In our first episode of Creative Futures, IAA Benelux Executive Director Stephanie Manning sits down with Mark Polyak, Chief Product & Technology Officer at MINT, to discuss the IAA AI Ethics Manifesto. They explore how AI can enhance – not replace – human creativity, and what ethical responsibility looks like in the modern advertising industry.
Here are some highlights of the podcast.
AI as a Catalyst for Creativity
Mark explains how MINT uses AI to generate creative options quickly, empowering teams to explore new directions without replacing human input. By presenting diverse variations and insights, AI enables more informed, strategic decisions in campaign planning and creative development.
“AI gives you an entire team of experts at your disposal very quickly.”
The Role of Human Intuition
Despite AI’s capabilities, Mark emphasizes that intuition and gut instinct remain irreplaceable. He describes humans as ancient computers capable of radical, creative leaps that machines cannot replicate.
“The spark of an idea continues to come from human intuition.”
Keeping Humans in the Loop
In AI-powered advertising workflows, Mark likens the human’s role to that of a pilot in a fighter jet. Even with advanced automation, critical decision-making must remain human-led.
“There are thousands of decision points where humans need to stay in the loop.”
Ethical Guardrails and Bias Detection
Mark supports building robust ethical frameworks to prevent both known and unknown AI bias in advertising. He advocates for double-blind human oversight, multi-agent systems, and LLM peer-review as emerging methods to ensure fairness and accountability.
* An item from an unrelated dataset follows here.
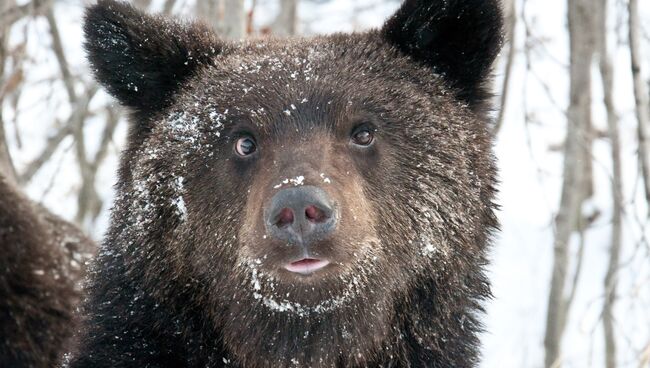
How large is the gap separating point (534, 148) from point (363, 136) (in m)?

“All tools must guard against bias—known and unknown.”
A New Hybrid Workforce
AI is no longer just a copilot. Mark envisions humans managing hybrid teams of AI agents, shifting from manual tasks to creative, strategic thinking. In this future, agents carry out repetitive tasks while humans focus on vision and direction.
“Humans are becoming managers of teams of agents.”
A Final Reflection
Mark closes with a powerful analogy from history: the Ottoman Empire’s 200-year ban on the printing press. He warns against resisting AI entirely, urging the industry to embrace change with wisdom and responsibility.
“We can be disruptive in the right way—morally and ethically.”